**Page text:**

============

They're looking at only one or two pages and we want
them to see the content as soon as possible and interact with
it as soon as possible. Remix comes from the minds behind
react router, which is the gold standard for building a react
app, and remix is actually a company.
It's staffed by full time engineers. Earlier this year
they were acquired by Shopify, and so they have a lot of attention and resources
driving this framework. So let's go ahead and dive in
and create a remix app. A really easy way to get
started with Remix is to use MPX create Remix. You give it
a directory and you can also pass it a template and
it will create a new application for you using that template. There's over 100
templates in the community and this case we're just using the basic
default template, but we can go ahead and open
vs code to that folder and
as we go in we can run NPX,
run dev, and that will create a server for us.
It will add a hot module reloading and as we visit
this new application we get a welcome screen.
This is defined in the routes folder as
underscore index that represents the slash route
or the root route. And in here we're
going to go ahead and create a new page and it's
going to be shop and so we create
a file inside of the routes folder called Shop TSX.
With that all we have to do is define a component and
whatever's in that component will get rendered at that URL. In this case
we're just creating a header so that we can see and demonstrate
that we've got this route working.
And then the second thing we're going to do is we want to create
a page inside of this shell. So down
below the header we're going to create the list of shopping items
and allow us to add things to the list and to
put things in our cart and to delete them and to
just have this shopping cart kind of application.
So we're creating this outlet
and inside the outlet we want to render a child
page which is shop items TSX.
So we put that in the routes folder. And now whatever
we return here from this component will be
put and rendered at shopitems.
So we'll go ahead and create just a hello world page so
we can see that it's working. And then
let's go ahead and load some
items in. So we don't have a database but we're going to go ahead and
just load items from memory. Here we're
going to use this function called JSon. It's a remix function that
just creates a response object with
content type JSon. And this case we're passing
it in one piece of data, which is items. And instead of
items getting from the database like we might normally here,
we're just going to define some in memory here that will sit
with the server. The id is just the
new date. So normally that would be an id from the database, the name of
the item, and then we're going to say that it's not in the cart yet,
we've just put it on our list. And these need
to code into our items component. And the way we pull them in is by
using this function, use loader data. So one thing
that's nice about use loader data is that you can use
type of loader to tell typescript what data is going to
come in. So we know that
the items have the shape defined in line
four and those items come out of
the loader function using the JSON function.
And so when we tell typescript to
use the type of loader, then in our items component here
we actually get a list of items and we know exactly what types
they are. And so we get that nice transition of types between
server and client without having to do any extra steps
or define any schemas
or sharing and defining
lots of types. So we're just going to go ahead and print out
the items using a pre so that we can see them come in.
And then we're going to make a way to create an item.

============

Collected data entries:

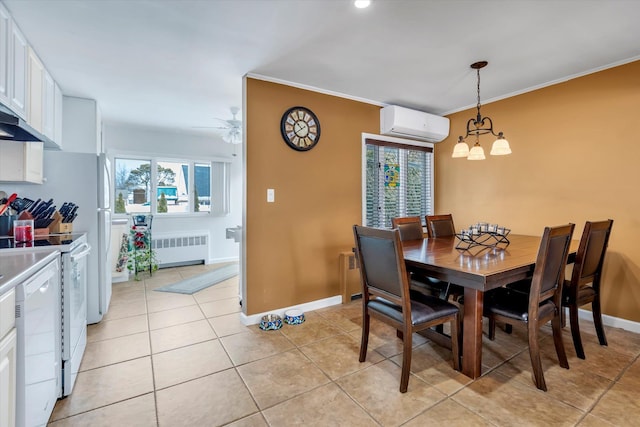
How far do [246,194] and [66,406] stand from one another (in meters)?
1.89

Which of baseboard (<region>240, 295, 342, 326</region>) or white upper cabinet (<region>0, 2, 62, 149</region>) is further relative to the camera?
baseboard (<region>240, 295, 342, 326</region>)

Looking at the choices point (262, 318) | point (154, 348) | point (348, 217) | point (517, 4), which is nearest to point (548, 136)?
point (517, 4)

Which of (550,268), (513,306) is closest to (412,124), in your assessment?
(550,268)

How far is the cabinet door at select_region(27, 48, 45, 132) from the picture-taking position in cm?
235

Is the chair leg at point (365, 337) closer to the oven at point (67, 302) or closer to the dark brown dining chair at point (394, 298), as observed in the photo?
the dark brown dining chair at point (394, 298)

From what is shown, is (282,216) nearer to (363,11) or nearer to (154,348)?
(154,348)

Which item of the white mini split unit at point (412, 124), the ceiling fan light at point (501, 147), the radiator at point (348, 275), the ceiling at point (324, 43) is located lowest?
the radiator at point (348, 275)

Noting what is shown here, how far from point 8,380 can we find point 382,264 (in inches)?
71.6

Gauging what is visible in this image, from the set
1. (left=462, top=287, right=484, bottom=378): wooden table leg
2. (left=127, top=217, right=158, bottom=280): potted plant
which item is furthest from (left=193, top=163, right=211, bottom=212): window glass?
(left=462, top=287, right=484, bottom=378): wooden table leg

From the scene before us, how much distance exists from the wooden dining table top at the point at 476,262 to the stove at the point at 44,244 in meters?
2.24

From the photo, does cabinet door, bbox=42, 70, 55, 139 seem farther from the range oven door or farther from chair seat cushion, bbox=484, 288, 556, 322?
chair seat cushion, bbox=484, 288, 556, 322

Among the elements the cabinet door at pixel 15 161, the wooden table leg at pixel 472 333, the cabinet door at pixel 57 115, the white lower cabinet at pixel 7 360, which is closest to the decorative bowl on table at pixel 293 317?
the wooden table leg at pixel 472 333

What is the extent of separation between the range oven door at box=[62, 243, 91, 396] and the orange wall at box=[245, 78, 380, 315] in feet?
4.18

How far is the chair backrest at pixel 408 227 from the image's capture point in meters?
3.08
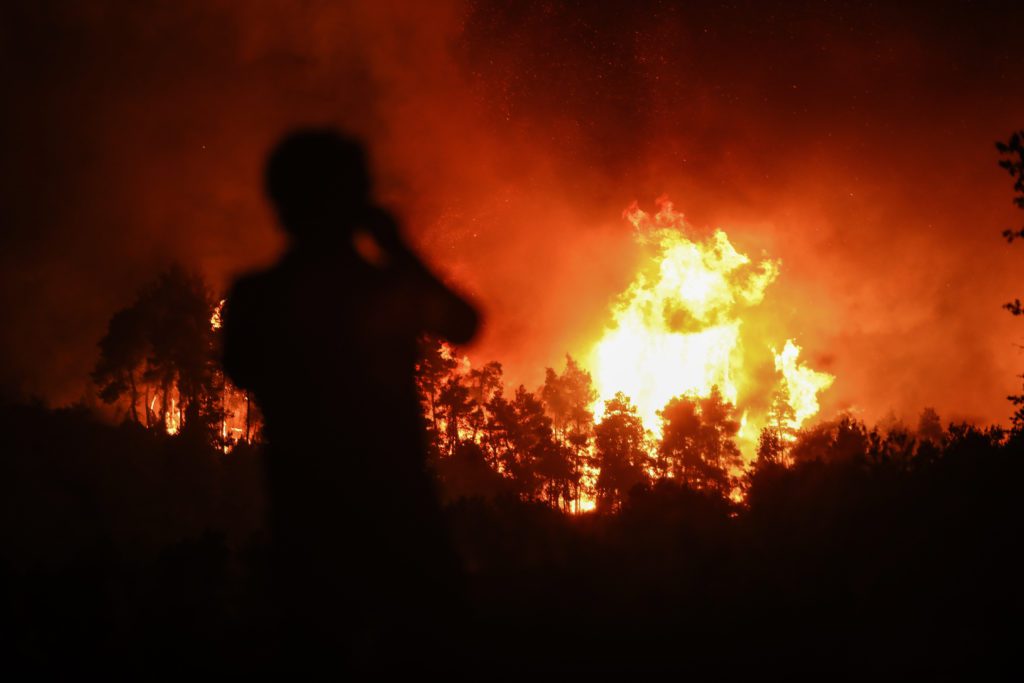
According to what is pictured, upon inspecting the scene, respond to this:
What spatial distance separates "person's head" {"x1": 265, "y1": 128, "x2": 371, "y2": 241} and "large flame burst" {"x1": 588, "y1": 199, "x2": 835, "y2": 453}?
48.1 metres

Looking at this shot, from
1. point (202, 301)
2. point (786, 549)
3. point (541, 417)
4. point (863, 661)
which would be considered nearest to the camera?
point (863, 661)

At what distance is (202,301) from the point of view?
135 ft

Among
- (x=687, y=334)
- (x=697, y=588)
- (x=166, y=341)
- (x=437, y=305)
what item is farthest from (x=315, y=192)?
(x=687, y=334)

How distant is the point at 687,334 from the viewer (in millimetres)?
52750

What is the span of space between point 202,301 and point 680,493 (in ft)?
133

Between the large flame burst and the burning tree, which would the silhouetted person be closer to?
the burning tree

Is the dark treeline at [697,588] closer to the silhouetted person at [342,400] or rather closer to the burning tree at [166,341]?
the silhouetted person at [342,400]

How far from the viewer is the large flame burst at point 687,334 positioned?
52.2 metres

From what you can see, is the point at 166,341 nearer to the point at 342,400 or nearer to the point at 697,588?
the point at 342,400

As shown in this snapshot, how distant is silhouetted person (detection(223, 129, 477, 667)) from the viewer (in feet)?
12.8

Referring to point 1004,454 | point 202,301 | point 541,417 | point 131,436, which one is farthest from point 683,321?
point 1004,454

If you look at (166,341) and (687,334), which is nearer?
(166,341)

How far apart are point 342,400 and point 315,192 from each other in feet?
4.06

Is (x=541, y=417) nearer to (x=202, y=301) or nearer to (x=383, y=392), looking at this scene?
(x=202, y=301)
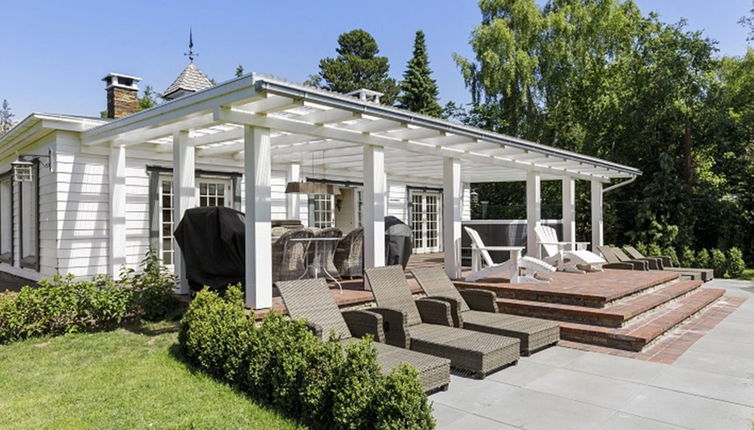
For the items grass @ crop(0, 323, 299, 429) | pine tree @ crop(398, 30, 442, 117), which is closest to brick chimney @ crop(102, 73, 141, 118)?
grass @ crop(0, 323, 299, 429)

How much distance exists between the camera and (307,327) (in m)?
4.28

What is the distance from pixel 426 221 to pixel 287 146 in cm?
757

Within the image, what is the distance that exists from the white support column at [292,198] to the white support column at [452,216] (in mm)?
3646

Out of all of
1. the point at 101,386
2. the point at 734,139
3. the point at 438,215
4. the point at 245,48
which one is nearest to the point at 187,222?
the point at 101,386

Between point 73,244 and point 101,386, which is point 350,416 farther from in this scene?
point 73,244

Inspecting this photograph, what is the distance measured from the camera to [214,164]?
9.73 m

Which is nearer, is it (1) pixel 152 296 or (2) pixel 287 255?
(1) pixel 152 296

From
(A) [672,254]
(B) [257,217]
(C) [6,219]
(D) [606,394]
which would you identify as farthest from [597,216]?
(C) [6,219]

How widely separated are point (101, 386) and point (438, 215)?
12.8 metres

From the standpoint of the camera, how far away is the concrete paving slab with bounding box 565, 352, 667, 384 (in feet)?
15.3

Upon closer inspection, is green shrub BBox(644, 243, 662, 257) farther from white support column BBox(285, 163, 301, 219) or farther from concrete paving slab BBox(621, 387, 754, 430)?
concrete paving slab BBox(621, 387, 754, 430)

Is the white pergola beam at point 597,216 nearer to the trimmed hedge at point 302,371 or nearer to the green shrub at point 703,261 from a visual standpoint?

============

**Activity list:**
1. Transcribe the part of the Remix walkthrough that begins with the words "And so when" and ends with the words "them come in.".
2. In the Remix walkthrough, which company acquired Remix earlier this year?
3. Translate this sentence from the Remix walkthrough into Spanish: "It's staffed by full time engineers."
The material has no connection to the Remix walkthrough.

**Results:**
1.
And so when we tell typescript to
use the type of loader, then in our items component here
we actually get a list of items and we know exactly what types
they are. And so we get that nice transition of types between
server and client without having to do any extra steps
or define any schemas
or sharing and defining
lots of types. So we're just going to go ahead and print out
the items using a pre so that we can see them come in.

2. Shopify

3. Cuenta con un equipo de ingenieros a tiempo completo.